── DATA TO USE
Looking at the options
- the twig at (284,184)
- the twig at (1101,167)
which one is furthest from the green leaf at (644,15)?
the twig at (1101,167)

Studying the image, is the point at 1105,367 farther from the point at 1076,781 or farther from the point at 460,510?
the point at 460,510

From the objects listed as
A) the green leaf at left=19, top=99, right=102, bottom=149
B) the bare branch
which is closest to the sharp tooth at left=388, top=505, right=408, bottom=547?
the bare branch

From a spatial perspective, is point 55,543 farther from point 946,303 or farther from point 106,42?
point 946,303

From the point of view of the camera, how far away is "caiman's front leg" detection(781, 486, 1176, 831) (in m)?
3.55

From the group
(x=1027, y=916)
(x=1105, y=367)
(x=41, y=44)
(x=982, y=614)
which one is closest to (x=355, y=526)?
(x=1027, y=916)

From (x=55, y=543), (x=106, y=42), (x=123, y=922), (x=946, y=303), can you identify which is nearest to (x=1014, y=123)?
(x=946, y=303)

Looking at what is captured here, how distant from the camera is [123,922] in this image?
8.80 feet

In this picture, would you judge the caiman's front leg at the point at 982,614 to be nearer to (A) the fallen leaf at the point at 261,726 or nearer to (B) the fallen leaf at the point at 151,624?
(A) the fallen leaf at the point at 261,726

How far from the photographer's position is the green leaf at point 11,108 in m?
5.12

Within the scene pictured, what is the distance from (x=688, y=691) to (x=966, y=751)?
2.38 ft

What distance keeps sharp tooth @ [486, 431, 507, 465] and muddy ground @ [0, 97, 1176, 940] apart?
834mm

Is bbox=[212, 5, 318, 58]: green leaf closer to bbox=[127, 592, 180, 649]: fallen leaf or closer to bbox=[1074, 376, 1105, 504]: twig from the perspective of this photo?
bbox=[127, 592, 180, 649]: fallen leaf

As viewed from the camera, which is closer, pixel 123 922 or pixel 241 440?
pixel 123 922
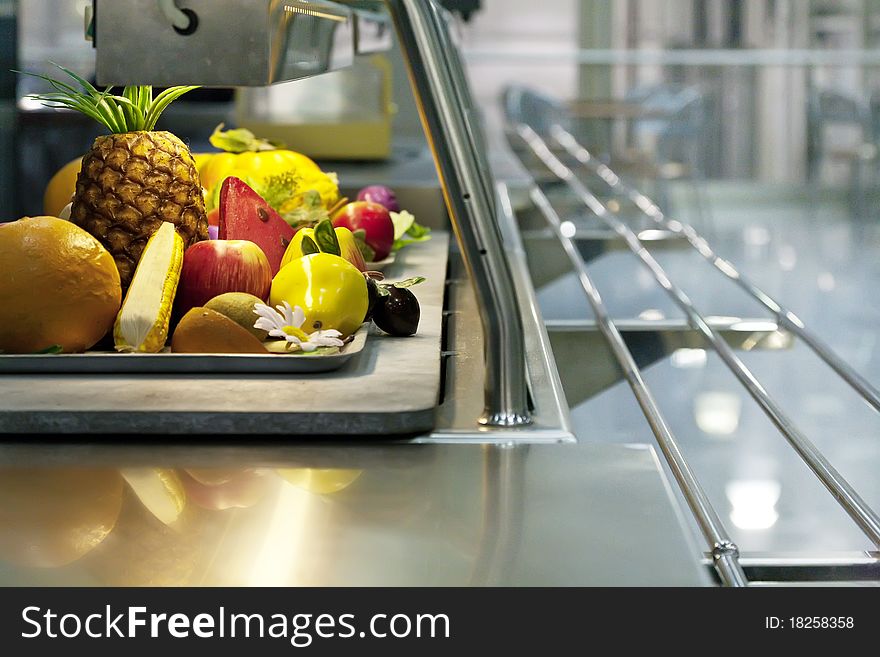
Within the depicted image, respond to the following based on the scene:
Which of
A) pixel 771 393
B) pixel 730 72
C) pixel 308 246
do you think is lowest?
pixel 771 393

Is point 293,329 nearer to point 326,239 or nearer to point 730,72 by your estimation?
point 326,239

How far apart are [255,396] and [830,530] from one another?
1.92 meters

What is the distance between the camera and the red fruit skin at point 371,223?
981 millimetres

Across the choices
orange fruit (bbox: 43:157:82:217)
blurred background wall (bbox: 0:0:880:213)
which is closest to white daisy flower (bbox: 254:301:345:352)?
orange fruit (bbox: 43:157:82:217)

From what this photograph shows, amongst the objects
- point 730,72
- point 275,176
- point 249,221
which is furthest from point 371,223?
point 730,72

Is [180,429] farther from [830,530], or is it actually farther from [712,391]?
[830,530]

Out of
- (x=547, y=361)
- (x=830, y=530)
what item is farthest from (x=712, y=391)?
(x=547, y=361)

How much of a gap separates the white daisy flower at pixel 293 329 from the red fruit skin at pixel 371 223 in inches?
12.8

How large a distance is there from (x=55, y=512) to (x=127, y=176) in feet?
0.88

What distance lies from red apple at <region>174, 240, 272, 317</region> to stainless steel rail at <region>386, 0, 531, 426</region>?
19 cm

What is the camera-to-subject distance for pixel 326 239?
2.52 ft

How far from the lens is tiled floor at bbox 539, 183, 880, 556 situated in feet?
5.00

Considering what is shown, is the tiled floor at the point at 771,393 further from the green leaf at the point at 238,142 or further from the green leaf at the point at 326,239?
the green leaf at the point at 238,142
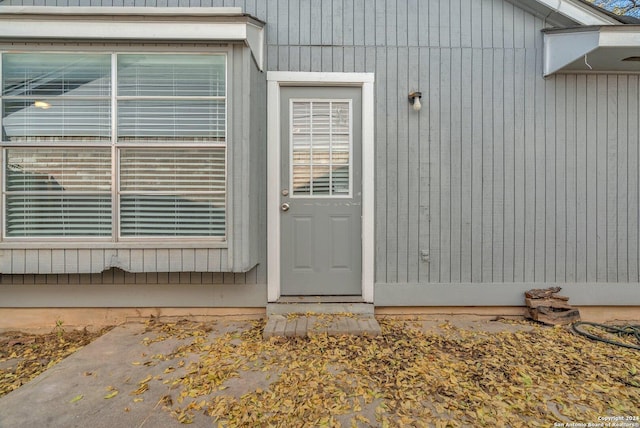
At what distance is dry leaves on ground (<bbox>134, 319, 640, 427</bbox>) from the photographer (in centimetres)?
────
[PROBLEM STATEMENT]
Write out every one of the records above word for word, leaving out the pictures.

[SOLUTION BELOW]
Looking at the options
- the twig at (284,184)
- the twig at (1101,167)
which one is furthest from the green leaf at (644,15)?
the twig at (1101,167)

Studying the image, is the point at 1105,367 farther from the point at 1076,781 or farther from the point at 460,510?
the point at 460,510

From the objects listed as
A) the green leaf at left=19, top=99, right=102, bottom=149
B) the bare branch
which is closest to the sharp tooth at left=388, top=505, right=408, bottom=547?
the bare branch

From a spatial perspective, is point 55,543 farther from point 946,303 or farther from point 106,42?
point 946,303

From the point of view of the camera, how far away is "caiman's front leg" detection(781, 486, 1176, 831) (in m)?
3.55

From the group
(x=1027, y=916)
(x=1105, y=367)
(x=41, y=44)
(x=982, y=614)
which one is closest to (x=355, y=526)?
(x=1027, y=916)

From (x=55, y=543), (x=106, y=42), (x=123, y=922), (x=946, y=303), can you identify which is nearest to (x=1014, y=123)?
(x=946, y=303)

Looking at what is captured here, how distant from the camera is [123,922] in this image?
8.80 feet

In this picture, would you judge the caiman's front leg at the point at 982,614 to be nearer to (A) the fallen leaf at the point at 261,726 or nearer to (B) the fallen leaf at the point at 151,624?
(A) the fallen leaf at the point at 261,726

How far from the photographer's position is the green leaf at point 11,108 in m?
5.12

Within the scene pictured, what is the distance from (x=688, y=691) to (x=966, y=751)?
2.38 ft

What distance keeps sharp tooth @ [486, 431, 507, 465] and muddy ground @ [0, 97, 1176, 940] apart?
834mm

Is bbox=[212, 5, 318, 58]: green leaf closer to bbox=[127, 592, 180, 649]: fallen leaf or closer to bbox=[1074, 376, 1105, 504]: twig from the perspective of this photo?
bbox=[127, 592, 180, 649]: fallen leaf

As viewed from the camera, which is closer, pixel 123 922 or pixel 241 440?
pixel 123 922
Within the depicted image, respond to the following based on the scene:
Which of
A) pixel 771 393
B) pixel 730 72
C) pixel 308 246
do you think is lowest?
pixel 771 393

Is point 293,329 nearer to point 326,239 or nearer to point 730,72 by your estimation?
point 326,239

How far apart are [255,396] and [830,530] from one another?
1.92 meters

What is the distance between the camera and the red fruit skin at point 371,223?
981 millimetres

Across the choices
orange fruit (bbox: 43:157:82:217)
blurred background wall (bbox: 0:0:880:213)
which is closest to white daisy flower (bbox: 254:301:345:352)?
orange fruit (bbox: 43:157:82:217)

From what this photograph shows, amongst the objects
- point 730,72
- point 275,176
- point 249,221
which is furthest from point 371,223?
point 730,72

Is [180,429] farther from [830,530], or is it actually farther from [712,391]?
[830,530]

Out of
- (x=547, y=361)
- (x=830, y=530)
what item is farthest from (x=712, y=391)?
(x=547, y=361)

How much of a gap separates the white daisy flower at pixel 293 329 from the red fruit skin at pixel 371 223 in inches?
12.8

How large a distance is there from (x=55, y=512) to (x=127, y=176) in feet?
0.88

What distance lies from red apple at <region>174, 240, 272, 317</region> to stainless steel rail at <region>386, 0, 531, 426</region>?
19 cm

What is the camera-to-subject distance for pixel 326 239?
2.52 ft

How far from the lens is tiled floor at bbox 539, 183, 880, 556 situated in feet?
5.00

Considering what is shown, is the tiled floor at the point at 771,393 further from the green leaf at the point at 238,142 or further from the green leaf at the point at 326,239?
the green leaf at the point at 238,142
At what distance is dry leaves on ground (<bbox>134, 319, 640, 427</bbox>) from the photographer (in centimetres)?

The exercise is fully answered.